In June, Janae and I will exchange vows, promising fidelity in good times, bad times, sickness and health, before we fly across the Atlantic for our honeymoon. After that, we’ll return for her third colposcopy. If her cells are still low-grade, or have worsened, she’ll get a more invasive electro-surgical treatment called LEEP (loop electrical excision procedure). If they return to normal, she’ll need two more good-news colposcopies over the next year before she can return to regular pap smear screening, recommended for all women in Alberta. So, even if her body clears the HPV, it will be years before her mind does.

And me – have I’ve cleared the virus? Teknos tells me to be vigilant, look for changes in my neck and face, look for lumps, sore throat, ear pains. And, of course, not to smoke.

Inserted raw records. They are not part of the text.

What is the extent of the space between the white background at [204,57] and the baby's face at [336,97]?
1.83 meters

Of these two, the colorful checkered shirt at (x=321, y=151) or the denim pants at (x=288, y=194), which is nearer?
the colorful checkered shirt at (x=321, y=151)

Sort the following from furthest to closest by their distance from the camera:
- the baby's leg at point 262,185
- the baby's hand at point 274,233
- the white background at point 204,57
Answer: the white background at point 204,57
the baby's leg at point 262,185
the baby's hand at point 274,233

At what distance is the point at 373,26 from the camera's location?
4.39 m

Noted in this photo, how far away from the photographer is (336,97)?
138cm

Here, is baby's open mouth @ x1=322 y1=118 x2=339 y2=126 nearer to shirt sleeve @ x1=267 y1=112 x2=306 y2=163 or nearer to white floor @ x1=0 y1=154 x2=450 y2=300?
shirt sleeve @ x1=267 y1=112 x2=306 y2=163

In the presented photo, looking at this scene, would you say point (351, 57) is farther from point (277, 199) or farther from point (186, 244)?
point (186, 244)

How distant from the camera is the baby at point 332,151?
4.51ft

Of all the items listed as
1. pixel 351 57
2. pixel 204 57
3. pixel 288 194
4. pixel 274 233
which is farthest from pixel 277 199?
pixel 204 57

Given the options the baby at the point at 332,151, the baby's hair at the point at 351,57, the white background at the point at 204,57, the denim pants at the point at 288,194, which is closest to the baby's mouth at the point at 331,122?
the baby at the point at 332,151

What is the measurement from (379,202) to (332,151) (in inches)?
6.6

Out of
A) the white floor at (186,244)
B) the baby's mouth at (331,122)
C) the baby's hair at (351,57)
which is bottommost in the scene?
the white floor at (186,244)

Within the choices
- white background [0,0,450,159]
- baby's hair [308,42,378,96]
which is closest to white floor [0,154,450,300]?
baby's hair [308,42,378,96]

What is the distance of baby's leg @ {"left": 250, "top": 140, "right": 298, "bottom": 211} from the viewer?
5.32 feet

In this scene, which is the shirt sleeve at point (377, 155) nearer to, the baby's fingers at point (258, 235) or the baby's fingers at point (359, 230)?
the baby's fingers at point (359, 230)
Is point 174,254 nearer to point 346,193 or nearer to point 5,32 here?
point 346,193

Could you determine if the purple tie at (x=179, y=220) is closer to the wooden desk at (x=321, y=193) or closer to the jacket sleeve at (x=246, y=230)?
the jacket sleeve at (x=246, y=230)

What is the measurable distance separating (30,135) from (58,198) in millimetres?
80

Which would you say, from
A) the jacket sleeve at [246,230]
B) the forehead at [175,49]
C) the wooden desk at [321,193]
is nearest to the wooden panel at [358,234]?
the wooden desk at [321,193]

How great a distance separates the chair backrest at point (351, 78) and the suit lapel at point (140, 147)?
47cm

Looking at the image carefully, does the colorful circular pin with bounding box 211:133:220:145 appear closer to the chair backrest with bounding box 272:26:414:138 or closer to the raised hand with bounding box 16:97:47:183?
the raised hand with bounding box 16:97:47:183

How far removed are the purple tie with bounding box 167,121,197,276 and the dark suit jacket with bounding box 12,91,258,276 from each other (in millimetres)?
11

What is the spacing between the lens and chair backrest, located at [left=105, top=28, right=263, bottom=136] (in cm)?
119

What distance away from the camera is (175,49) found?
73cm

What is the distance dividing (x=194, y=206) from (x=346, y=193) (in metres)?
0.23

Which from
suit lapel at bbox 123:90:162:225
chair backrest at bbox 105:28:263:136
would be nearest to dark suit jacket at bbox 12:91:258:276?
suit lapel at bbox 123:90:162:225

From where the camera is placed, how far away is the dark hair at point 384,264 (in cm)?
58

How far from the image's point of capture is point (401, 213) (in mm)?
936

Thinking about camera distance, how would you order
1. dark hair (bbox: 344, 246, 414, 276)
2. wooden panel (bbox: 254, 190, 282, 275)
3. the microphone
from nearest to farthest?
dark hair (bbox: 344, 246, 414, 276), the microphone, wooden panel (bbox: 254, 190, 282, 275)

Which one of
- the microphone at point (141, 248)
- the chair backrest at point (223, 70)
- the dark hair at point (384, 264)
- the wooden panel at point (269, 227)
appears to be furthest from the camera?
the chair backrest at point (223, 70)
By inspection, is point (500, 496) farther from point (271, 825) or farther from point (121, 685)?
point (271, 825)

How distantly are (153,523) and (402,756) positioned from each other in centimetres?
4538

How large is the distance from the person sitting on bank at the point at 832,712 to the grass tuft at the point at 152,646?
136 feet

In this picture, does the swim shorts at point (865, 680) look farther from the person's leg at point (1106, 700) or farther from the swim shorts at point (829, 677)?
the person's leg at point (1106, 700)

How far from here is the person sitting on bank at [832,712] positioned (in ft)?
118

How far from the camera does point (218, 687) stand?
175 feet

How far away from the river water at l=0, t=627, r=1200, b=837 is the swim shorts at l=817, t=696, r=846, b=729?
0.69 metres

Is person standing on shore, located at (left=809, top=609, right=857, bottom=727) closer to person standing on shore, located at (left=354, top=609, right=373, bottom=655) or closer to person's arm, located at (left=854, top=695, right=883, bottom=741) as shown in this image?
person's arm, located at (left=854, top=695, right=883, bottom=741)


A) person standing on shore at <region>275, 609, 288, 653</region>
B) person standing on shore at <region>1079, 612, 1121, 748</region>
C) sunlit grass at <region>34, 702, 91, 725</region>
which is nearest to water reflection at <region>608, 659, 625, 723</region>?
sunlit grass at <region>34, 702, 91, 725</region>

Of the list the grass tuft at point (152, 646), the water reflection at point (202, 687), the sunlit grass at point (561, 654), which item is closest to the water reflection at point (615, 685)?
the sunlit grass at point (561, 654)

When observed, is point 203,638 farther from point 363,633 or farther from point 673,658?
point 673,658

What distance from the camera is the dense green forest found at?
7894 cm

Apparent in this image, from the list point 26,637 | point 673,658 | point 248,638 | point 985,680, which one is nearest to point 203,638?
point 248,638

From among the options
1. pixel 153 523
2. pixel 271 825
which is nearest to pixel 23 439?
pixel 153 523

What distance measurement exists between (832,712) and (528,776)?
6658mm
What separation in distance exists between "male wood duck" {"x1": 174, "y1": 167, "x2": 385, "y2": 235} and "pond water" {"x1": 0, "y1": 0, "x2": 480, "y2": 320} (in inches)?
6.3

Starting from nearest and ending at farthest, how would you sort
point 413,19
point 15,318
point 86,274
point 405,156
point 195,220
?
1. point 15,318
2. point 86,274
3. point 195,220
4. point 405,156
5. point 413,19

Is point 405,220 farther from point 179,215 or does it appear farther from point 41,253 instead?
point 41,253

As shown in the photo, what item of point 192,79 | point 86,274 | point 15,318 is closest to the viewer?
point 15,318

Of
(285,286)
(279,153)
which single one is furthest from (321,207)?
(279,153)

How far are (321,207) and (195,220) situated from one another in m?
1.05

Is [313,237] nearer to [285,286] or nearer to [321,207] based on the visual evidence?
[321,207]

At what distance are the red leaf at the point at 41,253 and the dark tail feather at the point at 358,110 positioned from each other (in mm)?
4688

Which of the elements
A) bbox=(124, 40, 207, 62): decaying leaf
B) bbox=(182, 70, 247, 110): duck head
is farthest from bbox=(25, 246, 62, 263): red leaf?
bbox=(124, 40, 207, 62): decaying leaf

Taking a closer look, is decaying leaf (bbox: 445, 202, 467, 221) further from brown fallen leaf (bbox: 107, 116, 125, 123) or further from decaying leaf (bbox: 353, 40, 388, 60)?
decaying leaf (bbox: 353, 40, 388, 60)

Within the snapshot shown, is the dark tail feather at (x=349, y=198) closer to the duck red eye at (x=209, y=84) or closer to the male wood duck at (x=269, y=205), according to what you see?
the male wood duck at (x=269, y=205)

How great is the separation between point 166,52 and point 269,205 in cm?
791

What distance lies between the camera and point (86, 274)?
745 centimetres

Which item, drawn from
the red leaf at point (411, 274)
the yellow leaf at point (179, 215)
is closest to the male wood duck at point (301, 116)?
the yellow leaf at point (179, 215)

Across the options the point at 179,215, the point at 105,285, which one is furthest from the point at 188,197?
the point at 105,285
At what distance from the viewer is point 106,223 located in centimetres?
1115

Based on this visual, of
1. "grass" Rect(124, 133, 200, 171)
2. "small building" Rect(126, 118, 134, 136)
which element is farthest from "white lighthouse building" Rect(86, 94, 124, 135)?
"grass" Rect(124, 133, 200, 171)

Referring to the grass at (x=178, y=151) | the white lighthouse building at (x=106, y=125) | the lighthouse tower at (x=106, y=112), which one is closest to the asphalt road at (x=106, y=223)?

Janae and I look now toward the next step in our relationship, having children. Whether they’re girls or boys, we can only protect them through immunization – it’s the least we can do. Actually, it’s the best we can do.

Vaccine Facts for Women:

  • About 20 million women have received the vaccine safely.
  • The vaccine has also been approved for use in boys but there’s no province-wide vaccination program.
  • The HPV vaccine is effective in preventing two types of HPV, which cause 70 per cent of cervical cancers.
  • Vaccinating school-age girls against HPV will dramatically reduce cervical cancer for future generations of women.
  • Girls who’ve been vaccinated still need to have regular pap smears starting in their teens.